Meridian’s Temple Theatre is the state’s oldest continuously operated theater or movie palace, and has been in operation since 1927.
These three dollops of trivia have Mississippi in common. They’re also among the 501 entries in a new book by D.K. White, a Brandon-based author.
“This is kind of what I do on the Internet to kill time: I look for things I don’t know,” White said during a phone interview. “I decided to start writing them down. I got about a hundred of them and started thinking about a book.”
That book is “501: Little-Known Facts, Obscure Trivia, World Records & Historical Minutia from the State of Mississippi.”
The publisher calls “501” a gift book, and it’s available at gift shops throughout the state, as well as at Reed’s Gum Tree Bookstore in Tupelo, Square Books in Oxford and Lemuria Books in Jackson.
“Gift book” sounds nice to White, but he usually has another name for it.
“I consider it a bathroom reader. To me, that’s what it is,” he said. “Pick it up for 10 minutes and put it down. You’re not going to lose your page. It’s history. It’s not going to change.”
The surprising past
White, 56, studied history and English at the University of Mississippi and the University of Alabama. After graduation, he somehow found himself working at a bank. His career path might have been helped by a personnel director who also had a history degree.
But that path hit a snag.
“I was in banking for 30 years, and they did some down-sizing and sent me home,” he said. “Right now, today, I am writing books.”
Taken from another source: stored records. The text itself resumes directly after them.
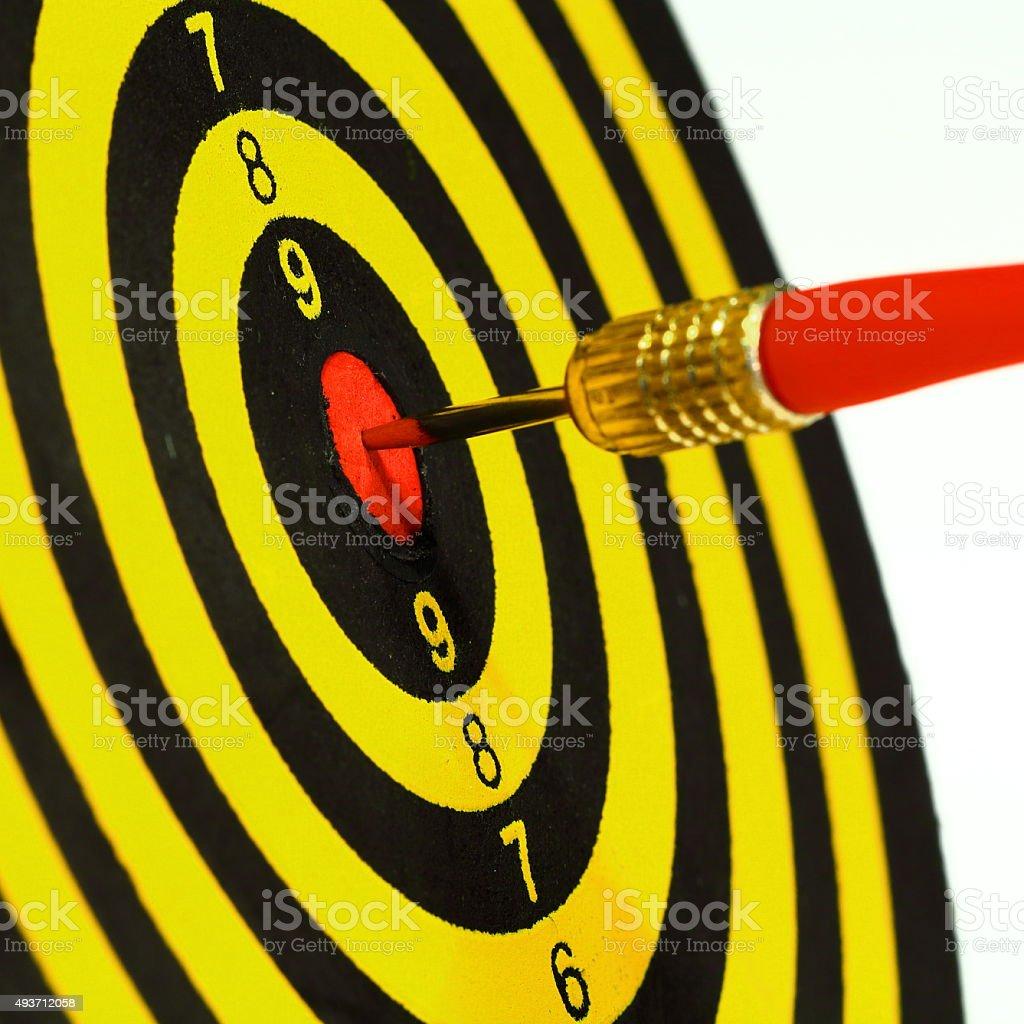 Success! Dart in Bull\'s-eye direct hit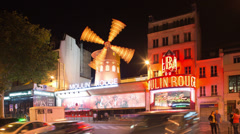 Moulin rouge at night, paris france 4k Stock Footage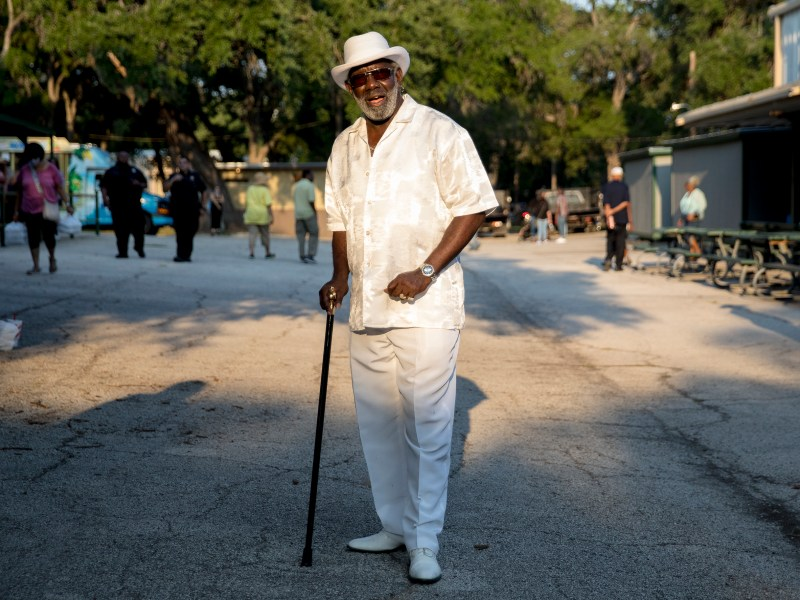 """""""Black"""" Mike Henderson poses for a portrait during the Juneteenth Festival at Comanche Park on Friday."""
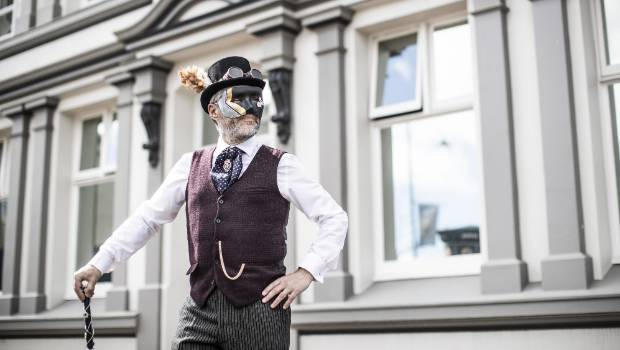 A Christmas Carol Steampunk Style cast member Nick Gastrell in the steampunk-style mask and clothing he intends to wear for the 2018 Masked Parade.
He has a humorous fiction book coming out in early 2013, and just finished another fiction manuscript. He also has “501,” which was released by Nautilus Publishing Co. in Oxford just in time for Christmas.
“Growing up, my daddy’s idea of a summer vacation was piling me and my four siblings in the station wagon and driving around looking at Civil War battlefields and old antebellum homes,” he said. “That was summer vacation.”
History remains a pastime for White, who keeps learning new things about the old days.
One of his favorite entries in “501” involves Amite Female Academy.
When Union troops arrived to burn down the building, the school’s president and the Union commander recognized each other as old friends.
“They didn’t burn it, but they took 11 pianos out and burned them,” White said. “What good did that do for the war effort? Burning pianos?”
That story appears in the South Mississippi chapter. Another of White’s favorites can be found in the Sports chapter. It concerns Ole Miss football team’s 114-0 victory over Union College in 1904.
“The was the 74th worst beat down in NCAA history,” he said. “What struck me was there were 73 worse beat downs than 114 to nothing.”
For the record, the all-time record goes to Georgia Tech, which topped Cumberland 222-0 in 1916. Tech ran for 1,680 yards and didn’t attempt a single pass.”
The book’s chapters include Celebrity & Entertainment, Disasters, Native Mississippians, The River and Literature & Journalism.
The What’s in a Name? chapter delves into the meanings behind different place names in the state. It also documents the humor of Jefferson Davis’ mother.
“His middle name was Finis which in Latin means ‘The End,’” White writes. “When Davis arrived, he already had nine siblings.”
Happy to share
As White has traveled to book signings, he’s learned that Mississippi trivia is serious business to some.
“I’ve been challenged about facts,” he said. “There are people out there who might know about one thing, but they know it backwards and forwards.”
Some have questioned the “501” limit, and suggested he should’ve done “601” to go with Mississippi’s area code.
“I thought I was pushing it to get to 501,” he said.
He didn’t want to consider “662” for northern Mississippi, but said “228” along the coast might have been a smart way to go.
There’s nothing life-changing between the hard-bound pages of “501.” But all of the book’s facts have been clogging White’s brain and house for a while now, and he’s happy to share.
“I just have sticky notes all over my home,” he said. “When something hits me, I don’t want to lose it, so I write it down and stick it somewhere. It makes a mess around my house, but it works.”